Он надел мундир. Его движения были преувеличенно резкими и решительными.
– Запомните, – добавил он, – ни один человек не бывает близок к другому. Зарубите это себе на носу! Даже лучшие друзья всего лишь стоят друг подле друга, в одной и той же точке пространства. И все то, что называют дружбой, любовью или супружеством, – все это ничем не отличается от того, как если бы мы силой втискивали свое изображение под одну рамку с другим. – Одерните мне складки, вольноопределяющийся, и мы выходим!
Я с изумлением смотрел на фельдфебеля. В его словах, как мне казалось, заключено много верного, даже своего рода философия, но откуда он мог ее взять? Я не верил, что он был способен дойти до нее своим умом. До этого дня я не слышал от него ничего такого, что выходило бы за рамки тривиального – порой с шутливым, порой с грубоватым оттенком. Я огляделся по сторонам, ища взглядом ту книгу, из какой фельдфебель мог почерпнуть столь мудрые мысли. Но я увидел одни детективные романы, да старые подшивки юмористических журналов, из которых он в принципе не мог почерпнуть ничего подобного.
Мы вышли на улицу, напрочь забыв о пистолете, ради которого я к нему пришел. Пока мы спускались по улице Неруды, к фельдфебелю вернулся его обычный развязный тон. Он рассказал мне множество мелких анекдотов из своей жизни: о воскресных кутежах, о знакомствах во время танцев – заканчивая каждый из них одной и той же фразой: «Учитесь, как это нужно делать!» Я слушал его вполуха, не переставая думать о той прелестной девушке и ожидая, что вот-вот он заговорит и о ней. Но я ждал напрасно. Правда, в его историях прозвучали имена многих девушек, которых ему удалось охмурить; допускаю, что среди них была и она, но точно этого утверждать не могу, ибо, сколько бы я ни напрягал свою память, я так и не смог вспомнить, как ее звали. Тогда я решил, что по приходу домой пороюсь в своих старых бумагах, среди которых, насколько я помнил, была одна газета, где ее имя стояло в списке первых танцовщиц на студенческом балу.

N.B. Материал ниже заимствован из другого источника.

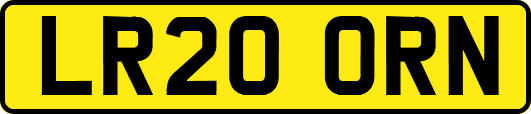 LR20ORN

Вечером я распрощался с ним перед входом в большой зал гостиницы «У картечи». Я услышал шум, пение и смех и увидел Фриду Гошек, уже занявшую свое место за столом фельдфебеля и искавшую его глазами. Саперы как всегда сидели впритык друг к другу в своем «гетто», кутаясь в тяжелые клубы табачного дыма. Оркестр играл «Далибора».

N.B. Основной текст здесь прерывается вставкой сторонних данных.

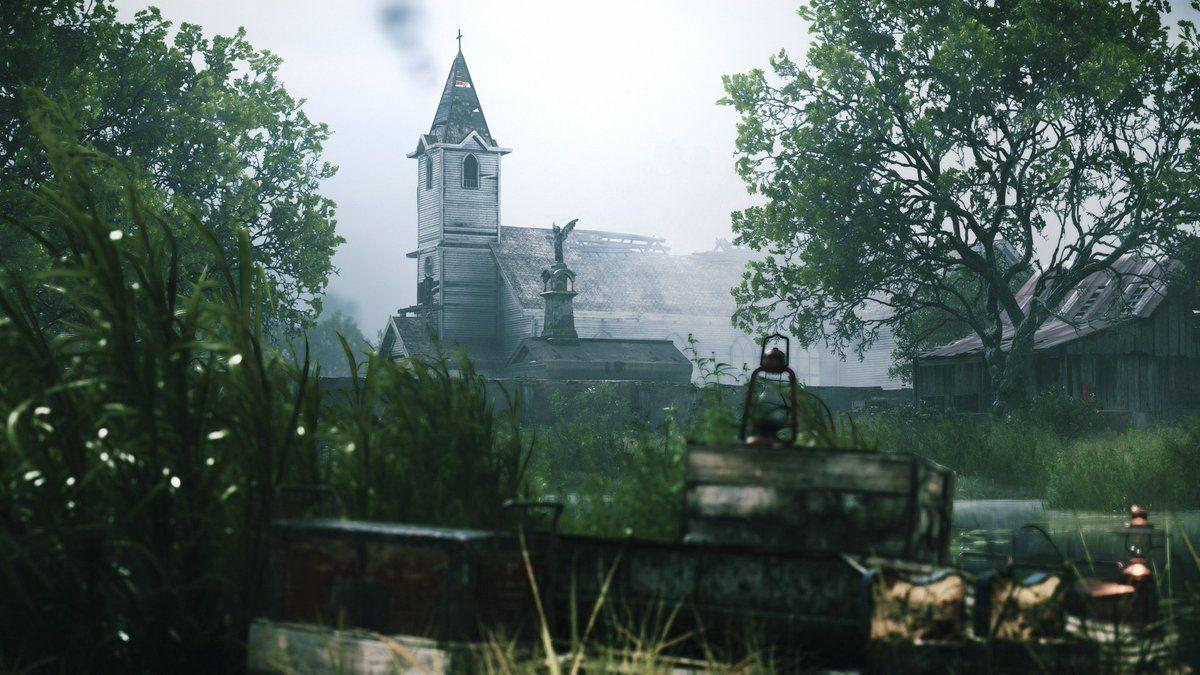 Hunt Showdown Wallpapers Top Free Hunt Showdown Backgrounds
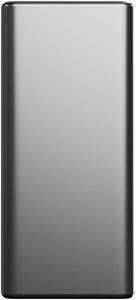 Allity Power bank APB-100 PD QC 22,5W 20000 mAh szary 13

– Вы не зайдете? – спросил фельдфебель.
– О нет. Только не сегодня. Я иду спать. Похоже, у меня жар.
Меня и вправду целый день знобило и мутило. Это были первые признаки тифа, который я подхватил из-за скверного качества питьевой воды и который несколько дней спустя уложил меня в постель.
– Жар? – рассмеялся фельдфебель. – Ага, мы хотим в лазарет! За неделю до отправки? Это мне нравится. Нетранспортабелен – и все тут. Скажите честно, вольноопределяющийся, ведь я не полковой врач, скажите, что вам просто не хочется в Обезьяньи горы.
Те предметы и явления, необходимость или польза которых чешскому солдату неясна, причисляются им к разряду «обезьяньих». Тирольские вершины кажутся ему бесполезными и абсурдными в своей грандиозности, и потому он именует их «обезьяньими горами», а Тироль в целом – «страной обезьян».
– Я не прочь повидать Тироль. Но мне действительно худо, – возразил я.
– Присоединяйтесь ко мне, выпьем по «шрапнели», а то и по паре. Это лучшее средство от любой заразы. Если, конечно, вам не слабо.
Я закипел от возмущения. Почему мне должно было быть слабо выпить рюмку того сорта шнапса, который у нас в «Картечи» именовали «шрапнелью»? Чем я был хуже фельдфебеля?
– Вовсе мне не слабо! Спорим на два гульдена… нет, на десять гульденов…
– На вашем месте я бы не спорил, – сказал фельдфебель, проталкивая меня в зал.